**Provided passage:**
········
# Does anyone use a wireless camera in their barn?



## chelsboers (Mar 25, 2010)

I've been looking at wireless cameras and would like to what you have to have to set one up. I already have wireless internet and I used my phone and made sure it would reach my kidding pens. The ones I've been looking at say you can check them anywhere you have internet


----------



## xymenah (Jul 1, 2011)

I have a Foscam 18918w. It took a while for me to figure out how to get it wireless but once I got it everything is easy. It has night vision, sound and you can speak into it from your computer and talk to the goats or people in the barn. I have some recordings of it on my Livestream HERE if you want to check out the picture quality. I can actually see the kangaroo rat that visits the barn at night during the winter. My "barn" is about 200-300 feet from my house and it is a metal building. I wasn't so sure if I was going to get it to work at first but I hooked it up and it connected right off the bat. I use my computer screen to see everything and have a duel monitoring system by hooking my laptop up to another computer screen and splitting the image so I can still use it. My current phone does not have the software to see it on there but an iPone would if you have one.
········
(Data records)
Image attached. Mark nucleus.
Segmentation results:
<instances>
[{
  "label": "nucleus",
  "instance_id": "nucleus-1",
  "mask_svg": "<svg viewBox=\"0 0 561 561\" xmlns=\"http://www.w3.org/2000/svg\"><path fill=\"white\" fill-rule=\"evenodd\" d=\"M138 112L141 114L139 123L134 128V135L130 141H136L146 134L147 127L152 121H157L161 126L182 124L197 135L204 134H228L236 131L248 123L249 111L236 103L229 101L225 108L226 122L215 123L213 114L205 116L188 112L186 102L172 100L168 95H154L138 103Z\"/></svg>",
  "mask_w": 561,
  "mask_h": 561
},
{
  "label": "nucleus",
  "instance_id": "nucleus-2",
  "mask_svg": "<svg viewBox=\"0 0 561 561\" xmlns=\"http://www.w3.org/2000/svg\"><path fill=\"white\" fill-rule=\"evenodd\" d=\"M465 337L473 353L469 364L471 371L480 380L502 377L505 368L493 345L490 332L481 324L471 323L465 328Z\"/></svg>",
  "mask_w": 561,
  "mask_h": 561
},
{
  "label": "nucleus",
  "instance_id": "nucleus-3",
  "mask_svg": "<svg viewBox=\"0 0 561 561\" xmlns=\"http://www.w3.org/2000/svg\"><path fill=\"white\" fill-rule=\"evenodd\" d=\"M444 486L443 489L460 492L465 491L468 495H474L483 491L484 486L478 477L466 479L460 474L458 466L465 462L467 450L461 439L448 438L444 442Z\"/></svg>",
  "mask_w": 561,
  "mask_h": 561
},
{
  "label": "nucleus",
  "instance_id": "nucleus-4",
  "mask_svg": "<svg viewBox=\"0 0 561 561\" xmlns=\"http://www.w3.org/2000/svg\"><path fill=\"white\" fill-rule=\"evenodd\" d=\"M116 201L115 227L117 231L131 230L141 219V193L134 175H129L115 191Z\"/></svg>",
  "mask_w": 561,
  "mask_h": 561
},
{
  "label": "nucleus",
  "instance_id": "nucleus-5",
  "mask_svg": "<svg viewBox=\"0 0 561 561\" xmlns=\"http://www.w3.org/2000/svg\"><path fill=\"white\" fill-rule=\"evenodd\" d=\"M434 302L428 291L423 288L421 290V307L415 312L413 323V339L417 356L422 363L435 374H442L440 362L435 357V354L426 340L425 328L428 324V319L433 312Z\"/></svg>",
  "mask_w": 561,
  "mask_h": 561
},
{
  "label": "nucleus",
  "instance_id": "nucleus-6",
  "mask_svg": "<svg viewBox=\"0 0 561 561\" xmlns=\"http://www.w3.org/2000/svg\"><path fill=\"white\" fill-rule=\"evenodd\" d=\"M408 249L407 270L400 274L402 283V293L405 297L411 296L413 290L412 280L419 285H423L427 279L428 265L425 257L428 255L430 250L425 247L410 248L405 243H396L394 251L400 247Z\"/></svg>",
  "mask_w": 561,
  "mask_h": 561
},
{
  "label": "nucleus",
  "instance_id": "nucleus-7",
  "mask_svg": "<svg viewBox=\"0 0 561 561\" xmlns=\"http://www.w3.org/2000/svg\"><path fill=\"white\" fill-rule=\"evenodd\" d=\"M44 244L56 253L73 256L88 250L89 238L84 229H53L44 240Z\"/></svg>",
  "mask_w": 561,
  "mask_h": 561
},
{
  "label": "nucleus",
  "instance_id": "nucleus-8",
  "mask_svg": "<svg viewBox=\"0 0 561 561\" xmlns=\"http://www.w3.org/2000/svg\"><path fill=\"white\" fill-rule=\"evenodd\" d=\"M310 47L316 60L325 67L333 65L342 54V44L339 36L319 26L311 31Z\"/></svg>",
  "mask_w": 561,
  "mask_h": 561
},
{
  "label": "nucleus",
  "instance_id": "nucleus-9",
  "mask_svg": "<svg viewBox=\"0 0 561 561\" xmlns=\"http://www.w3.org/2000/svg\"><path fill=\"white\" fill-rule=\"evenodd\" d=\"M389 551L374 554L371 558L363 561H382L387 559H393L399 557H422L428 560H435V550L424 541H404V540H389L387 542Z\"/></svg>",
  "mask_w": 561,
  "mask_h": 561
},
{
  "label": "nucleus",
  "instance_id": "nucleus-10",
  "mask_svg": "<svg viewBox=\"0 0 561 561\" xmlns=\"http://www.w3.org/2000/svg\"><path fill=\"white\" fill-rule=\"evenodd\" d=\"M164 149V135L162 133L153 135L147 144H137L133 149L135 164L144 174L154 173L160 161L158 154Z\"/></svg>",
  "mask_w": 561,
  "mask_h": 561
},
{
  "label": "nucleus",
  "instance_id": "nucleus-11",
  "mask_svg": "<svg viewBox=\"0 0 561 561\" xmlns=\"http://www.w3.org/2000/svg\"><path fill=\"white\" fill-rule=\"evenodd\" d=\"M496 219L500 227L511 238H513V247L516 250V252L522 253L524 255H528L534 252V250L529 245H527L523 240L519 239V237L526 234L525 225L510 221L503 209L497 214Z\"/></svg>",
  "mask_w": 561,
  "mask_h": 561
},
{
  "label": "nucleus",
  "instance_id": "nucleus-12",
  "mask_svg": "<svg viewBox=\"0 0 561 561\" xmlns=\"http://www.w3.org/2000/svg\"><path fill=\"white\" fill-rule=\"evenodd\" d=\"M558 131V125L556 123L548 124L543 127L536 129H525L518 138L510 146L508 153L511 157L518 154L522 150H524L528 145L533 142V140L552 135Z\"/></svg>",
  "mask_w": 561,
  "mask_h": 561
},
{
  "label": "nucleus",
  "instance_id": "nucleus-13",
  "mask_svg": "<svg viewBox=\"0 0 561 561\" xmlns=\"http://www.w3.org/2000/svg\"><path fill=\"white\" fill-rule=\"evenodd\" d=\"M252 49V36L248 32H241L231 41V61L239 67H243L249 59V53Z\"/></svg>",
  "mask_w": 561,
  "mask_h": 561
········
**Complete the following:**
a - Can you return the part of the barn camera thread between "I have a Foscam" and "you have one.", inclusive, word for word?
b - Can you take the barn camera thread further, picking up right after its final sentence?

**Task results:**
a -
I have a Foscam 18918w. It took a while for me to figure out how to get it wireless but once I got it everything is easy. It has night vision, sound and you can speak into it from your computer and talk to the goats or people in the barn. I have some recordings of it on my Livestream HERE if you want to check out the picture quality. I can actually see the kangaroo rat that visits the barn at night during the winter. My "barn" is about 200-300 feet from my house and it is a metal building. I wasn't so sure if I was going to get it to work at first but I hooked it up and it connected right off the bat. I use my computer screen to see everything and have a duel monitoring system by hooking my laptop up to another computer screen and splitting the image so I can still use it. My current phone does not have the software to see it on there but an iPone would if you have one.

b -
----------



## 8566 (Jul 18, 2012)

just ordered one for xmas ....
thanks and I sure hope I can make it work with my mifi ...


----------



## chelsboers (Mar 25, 2010)

xymenah said:


> I have a Foscam 18918w. It took a while for me to figure out how to get it wireless but once I got it everything is easy. It has night vision, sound and you can speak into it from your computer and talk to the goats or people in the barn. I have some recordings of it on my Livestream HERE if you want to check out the picture quality. I can actually see the kangaroo rat that visits the barn at night during the winter. My "barn" is about 200-300 feet from my house and it is a metal building. I wasn't so sure if I was going to get it to work at first but I hooked it up and it connected right off the bat. I use my computer screen to see everything and have a duel monitoring system by hooking my laptop up to another computer screen and splitting the image so I can still use it. My current phone does not have the software to see it on there but an iPone would if you have one.


That's a HUGE help. My barn is about the same distance and is also metal, so I've been reluctant to get one. Right now I have a camera wired to the barn, but I would like to be able to check on them while I'm at work. Mostly during kidding time. I actually looked at that camera, but the reviews worried me and I heard it was really hard to hook up wireless.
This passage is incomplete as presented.